Lea Brovedani: The Trust Architect
Lea Brovedani:
The Trust Architect
Lea Brovedani looking back at us over her shoulder. She is wearing a while blouse

Messing Up and Keeping Trust

If you don’t make mistakes, you’re just not trying hard enough. But what do you do when the inevitable happens? What do you do when you or your staff makes a mistake? Mistakes can erode trust, but let’s be very clear: It’s not the mistake that causes distrust; it’s how the mistake is handled.

The cost to businesses when trust is damaged is huge. Dave Carroll’s experience with United Airlines is a case in point.

Carroll is a professional musician whose guitar was mishandled and damaged on a layover in Chicago. As he was sitting on the plane, waiting for takeoff, the passenger behind him said, “My God, they’re throwing guitars on the tarmac.” When he looked out the window, he recognized his guitar case. He reported what he saw to the first United representative he came in contact with, who quickly and rudely dismissed him with a “Not my responsibility.”

When he got to his final destination, he was relieved to see the guitar case looked okay. It wasn’t until he got to his hotel room and opened the case that he saw the true extent of the damage. His $3,500 Taylor guitar was broken. The repairs cost $1,200, and Carroll expected United to pay the bill. After nine months of futile negotiation, Carroll gave up… but not before telling United he was going to write a song about what he had been through. He posted a video – “United Breaks Guitars” – on YouTube, and to date that video has been viewed by over 100 million people around the world. (It was even played on TV, increasing it’s reach.)

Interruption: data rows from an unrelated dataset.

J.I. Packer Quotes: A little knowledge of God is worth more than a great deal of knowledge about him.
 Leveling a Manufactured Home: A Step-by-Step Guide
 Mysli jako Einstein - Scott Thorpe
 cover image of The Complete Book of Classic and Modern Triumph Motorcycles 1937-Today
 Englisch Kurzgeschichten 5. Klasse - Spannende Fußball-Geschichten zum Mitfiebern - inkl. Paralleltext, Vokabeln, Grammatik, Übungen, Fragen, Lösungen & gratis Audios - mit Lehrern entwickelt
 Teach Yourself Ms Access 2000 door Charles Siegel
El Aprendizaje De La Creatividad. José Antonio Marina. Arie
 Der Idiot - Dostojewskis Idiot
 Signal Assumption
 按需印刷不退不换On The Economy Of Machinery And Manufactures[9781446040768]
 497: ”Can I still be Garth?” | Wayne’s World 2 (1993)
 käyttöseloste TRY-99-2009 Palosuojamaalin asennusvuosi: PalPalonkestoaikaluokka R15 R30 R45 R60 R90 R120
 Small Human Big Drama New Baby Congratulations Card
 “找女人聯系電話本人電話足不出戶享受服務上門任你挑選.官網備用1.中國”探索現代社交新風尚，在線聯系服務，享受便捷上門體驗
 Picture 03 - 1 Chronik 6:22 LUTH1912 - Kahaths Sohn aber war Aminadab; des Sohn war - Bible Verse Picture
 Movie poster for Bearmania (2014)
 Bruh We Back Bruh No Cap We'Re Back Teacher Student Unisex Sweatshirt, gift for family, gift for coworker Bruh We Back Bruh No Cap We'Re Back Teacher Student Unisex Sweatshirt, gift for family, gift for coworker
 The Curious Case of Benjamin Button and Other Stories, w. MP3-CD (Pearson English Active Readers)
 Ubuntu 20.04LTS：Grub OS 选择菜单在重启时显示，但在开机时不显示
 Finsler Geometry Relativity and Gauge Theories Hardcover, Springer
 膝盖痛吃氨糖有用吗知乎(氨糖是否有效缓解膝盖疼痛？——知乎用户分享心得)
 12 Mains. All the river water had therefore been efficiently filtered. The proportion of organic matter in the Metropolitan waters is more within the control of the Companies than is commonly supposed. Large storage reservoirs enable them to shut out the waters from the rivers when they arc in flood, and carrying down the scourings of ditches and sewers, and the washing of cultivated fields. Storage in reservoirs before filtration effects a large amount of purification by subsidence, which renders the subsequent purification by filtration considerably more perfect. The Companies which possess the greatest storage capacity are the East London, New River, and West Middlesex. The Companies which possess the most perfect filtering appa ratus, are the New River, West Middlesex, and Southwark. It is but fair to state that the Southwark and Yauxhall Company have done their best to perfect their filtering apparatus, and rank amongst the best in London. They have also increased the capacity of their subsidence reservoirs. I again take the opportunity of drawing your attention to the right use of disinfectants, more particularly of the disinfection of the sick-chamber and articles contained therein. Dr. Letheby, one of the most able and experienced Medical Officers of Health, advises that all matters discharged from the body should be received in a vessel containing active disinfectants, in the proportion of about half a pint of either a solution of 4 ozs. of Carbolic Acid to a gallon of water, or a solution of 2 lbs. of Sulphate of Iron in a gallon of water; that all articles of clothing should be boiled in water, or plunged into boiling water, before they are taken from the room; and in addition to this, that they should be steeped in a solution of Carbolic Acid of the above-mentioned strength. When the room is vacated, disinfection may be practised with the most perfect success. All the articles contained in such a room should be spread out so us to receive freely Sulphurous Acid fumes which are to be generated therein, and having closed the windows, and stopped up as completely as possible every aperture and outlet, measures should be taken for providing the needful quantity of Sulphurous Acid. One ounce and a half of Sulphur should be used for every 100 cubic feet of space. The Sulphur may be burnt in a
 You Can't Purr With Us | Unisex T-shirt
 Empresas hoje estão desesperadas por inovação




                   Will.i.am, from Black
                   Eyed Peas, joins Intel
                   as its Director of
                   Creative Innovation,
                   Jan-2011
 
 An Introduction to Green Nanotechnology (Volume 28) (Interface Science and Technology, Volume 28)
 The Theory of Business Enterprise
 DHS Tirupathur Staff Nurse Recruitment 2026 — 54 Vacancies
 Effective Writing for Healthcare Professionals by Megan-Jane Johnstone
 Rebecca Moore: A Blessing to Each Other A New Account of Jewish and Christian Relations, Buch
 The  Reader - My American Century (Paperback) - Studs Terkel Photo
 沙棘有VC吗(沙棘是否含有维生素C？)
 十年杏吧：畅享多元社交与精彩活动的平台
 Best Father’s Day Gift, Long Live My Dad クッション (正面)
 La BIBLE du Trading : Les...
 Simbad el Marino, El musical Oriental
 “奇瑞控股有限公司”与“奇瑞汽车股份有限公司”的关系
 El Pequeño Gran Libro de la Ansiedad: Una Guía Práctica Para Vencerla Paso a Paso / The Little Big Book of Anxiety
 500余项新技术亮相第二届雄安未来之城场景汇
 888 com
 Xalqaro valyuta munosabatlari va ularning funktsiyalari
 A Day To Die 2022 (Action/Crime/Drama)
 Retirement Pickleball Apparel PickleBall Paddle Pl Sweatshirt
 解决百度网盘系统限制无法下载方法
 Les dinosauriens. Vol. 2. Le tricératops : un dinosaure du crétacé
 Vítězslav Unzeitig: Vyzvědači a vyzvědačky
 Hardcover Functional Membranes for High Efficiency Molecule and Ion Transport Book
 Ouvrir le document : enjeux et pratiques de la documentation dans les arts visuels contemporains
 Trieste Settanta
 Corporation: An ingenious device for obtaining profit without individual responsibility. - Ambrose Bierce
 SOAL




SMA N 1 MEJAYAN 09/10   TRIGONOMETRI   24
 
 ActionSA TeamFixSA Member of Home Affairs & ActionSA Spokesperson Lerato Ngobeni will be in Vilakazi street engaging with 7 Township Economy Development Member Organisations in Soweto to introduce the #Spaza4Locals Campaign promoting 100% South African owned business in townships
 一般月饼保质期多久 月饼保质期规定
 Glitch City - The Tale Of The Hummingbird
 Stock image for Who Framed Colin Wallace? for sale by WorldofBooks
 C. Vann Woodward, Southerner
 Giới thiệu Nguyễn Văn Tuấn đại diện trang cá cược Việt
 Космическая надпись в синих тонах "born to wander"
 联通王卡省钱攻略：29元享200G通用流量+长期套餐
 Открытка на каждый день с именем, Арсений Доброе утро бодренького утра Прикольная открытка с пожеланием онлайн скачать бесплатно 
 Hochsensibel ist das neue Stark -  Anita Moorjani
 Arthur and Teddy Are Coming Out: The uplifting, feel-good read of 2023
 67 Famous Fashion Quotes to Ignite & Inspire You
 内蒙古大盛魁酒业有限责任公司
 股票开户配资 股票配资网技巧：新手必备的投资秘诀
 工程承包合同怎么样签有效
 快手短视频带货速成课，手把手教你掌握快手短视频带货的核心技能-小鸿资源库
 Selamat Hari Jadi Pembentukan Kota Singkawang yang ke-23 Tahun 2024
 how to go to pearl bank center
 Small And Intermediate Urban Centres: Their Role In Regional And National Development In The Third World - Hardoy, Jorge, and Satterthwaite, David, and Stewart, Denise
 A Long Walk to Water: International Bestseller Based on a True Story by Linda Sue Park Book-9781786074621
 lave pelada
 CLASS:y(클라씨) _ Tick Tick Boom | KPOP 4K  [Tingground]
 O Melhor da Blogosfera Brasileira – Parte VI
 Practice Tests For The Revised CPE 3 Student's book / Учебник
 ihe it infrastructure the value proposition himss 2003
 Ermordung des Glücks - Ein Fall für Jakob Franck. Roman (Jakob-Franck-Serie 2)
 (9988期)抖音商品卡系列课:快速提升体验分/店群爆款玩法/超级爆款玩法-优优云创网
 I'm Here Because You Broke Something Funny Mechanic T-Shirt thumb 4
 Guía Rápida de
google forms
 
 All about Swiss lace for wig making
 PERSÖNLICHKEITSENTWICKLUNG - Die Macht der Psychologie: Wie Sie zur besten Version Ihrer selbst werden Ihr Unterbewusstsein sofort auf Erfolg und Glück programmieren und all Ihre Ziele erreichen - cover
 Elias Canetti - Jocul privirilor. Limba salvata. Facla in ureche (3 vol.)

click here to watch the video

In a Harvard case study, researchers calculated that the bad publicity engendered by the broken guitar and poor customer service cost United over $95 million in stock value and revenues. When I spoke with Carroll, he said it was United’s response to the damage, not the damage itself that inspired him to write the song. Imagine if someone at United had taken responsibility for the mistake and paid the claim. United wouldn’t have suffered damage to its reputation or its bottom line. Remember, as I said above, mistakes don’t cause distrust – how mistakes are handled causes distrust.

The Five Rs

So, how should you and your team handle mistakes? Simple: apologize.

The best apologies follow the five Rs:

#1. Recognize the offense. Make sure you know exactly what the problem is. This may sound obvious, but it would surprise you how often the offender and the offended aren’t on the same page.

#2. Once you know what the problem is, take responsibility.

#3. Show remorse. If you’re going to say you’re sorry, mean it. If you don’t, it will come through, and a phony apology is worse than not giving one at all.

#4. Make restitution. Explain or demonstrate what you intend to do going forward.

#5. Repetition… and no, I don’t mean repeating the mistake. Show, through changed behaviors or positive actions, that you have learned the lesson. If your company is truly sorry for its mistake, then make sure you make good on your commitments and do what you said you would do.

When mistakes happen (and they will), how quickly you respond and how you respond will make the difference between how much you and your company are trusted.